Given:
- an $n$-dimensional vector $v = (v_1,\ldots,v_n) \in \mathbb{R}^n$
- an angle $\theta \in (0, \frac{\pi}{2})$
I am looking for a technique to construct a vector $w = (w_1,\ldots, w_n) \in \mathbb{R}^n$ such that:
$$\frac{v\cdot w}{\|v\|\|w\|} = \cos(\theta)$$
I am specifically interested in a way to do this for $n > 3$ dimensions (for $n \leq 3$, I think you could do it with rotation matrices).
I realize that when $n \geq 3$, there are an infinite number of feasible vectors $w$. I would be OK with any $w$ that satisfies the following criteria:
$v$ and $w$ are distinct: $v_i \neq w_i$ for all $i$.
all components of $w$ are non-zero: $w_i \neq 0$ for all $i$.
A "just wing it" algorithm which I think would be numerically stable is
Find a nonzero vector $u$ that is perpendicular to $v$, for example $$ u=(0,\ldots,0,v_j,0,\ldots,0,-v_i,0,\ldots,0)$$ where $v_i$ and $v_j$ are the numerically largest coordinates of $v$.
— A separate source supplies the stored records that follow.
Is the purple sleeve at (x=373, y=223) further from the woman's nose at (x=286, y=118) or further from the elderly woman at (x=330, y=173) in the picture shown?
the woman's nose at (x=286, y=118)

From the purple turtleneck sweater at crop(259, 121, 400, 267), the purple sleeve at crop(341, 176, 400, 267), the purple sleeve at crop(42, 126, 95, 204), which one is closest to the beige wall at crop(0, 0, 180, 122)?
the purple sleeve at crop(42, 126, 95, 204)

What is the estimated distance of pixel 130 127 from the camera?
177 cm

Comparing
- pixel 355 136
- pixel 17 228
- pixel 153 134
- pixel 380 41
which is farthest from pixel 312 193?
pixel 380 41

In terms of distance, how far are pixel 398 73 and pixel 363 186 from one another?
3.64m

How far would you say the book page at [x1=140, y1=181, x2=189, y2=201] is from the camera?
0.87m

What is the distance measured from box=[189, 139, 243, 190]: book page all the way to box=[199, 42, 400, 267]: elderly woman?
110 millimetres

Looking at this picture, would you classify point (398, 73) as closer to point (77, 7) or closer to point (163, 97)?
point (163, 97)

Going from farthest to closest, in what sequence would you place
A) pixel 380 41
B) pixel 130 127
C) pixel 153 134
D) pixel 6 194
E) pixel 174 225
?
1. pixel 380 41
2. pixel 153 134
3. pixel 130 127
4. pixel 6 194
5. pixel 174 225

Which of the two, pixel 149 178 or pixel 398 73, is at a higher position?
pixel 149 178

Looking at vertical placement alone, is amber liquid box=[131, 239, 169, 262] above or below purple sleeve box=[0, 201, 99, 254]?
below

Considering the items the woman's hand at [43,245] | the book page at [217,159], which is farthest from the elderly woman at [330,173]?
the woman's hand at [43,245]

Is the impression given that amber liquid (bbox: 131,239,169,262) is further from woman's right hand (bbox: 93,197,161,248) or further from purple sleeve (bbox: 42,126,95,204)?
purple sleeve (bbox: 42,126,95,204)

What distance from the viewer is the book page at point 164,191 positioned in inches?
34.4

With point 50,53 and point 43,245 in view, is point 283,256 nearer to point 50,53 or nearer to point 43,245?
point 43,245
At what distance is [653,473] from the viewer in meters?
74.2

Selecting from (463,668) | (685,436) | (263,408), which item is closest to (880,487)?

Normalize $u$ so its norm equals $\|v\|$.
Take $w=\cos(\theta)v+\sin(\theta)u$.
Note that $w$ does not depend continuously on $v$, but that is impossible when $n$ is odd, due to the hairy ball theorem. For even $n$ you can get continuity by taking $$ u = (v_2,-v_1,v_4,-v_3,\ldots) $$
If it's important to you to make all elements of $w$ nonzero, instead choose all elements of $u$ except one randomly (with some continuous distribution). Let the one you don't choose randomly correspond to the numerically largest coordinate of $v$; then you can easily solve for the value of that coordinate that will make $u\cdot v=0$.
Then each element of $ w $ will almost surely be nonzero.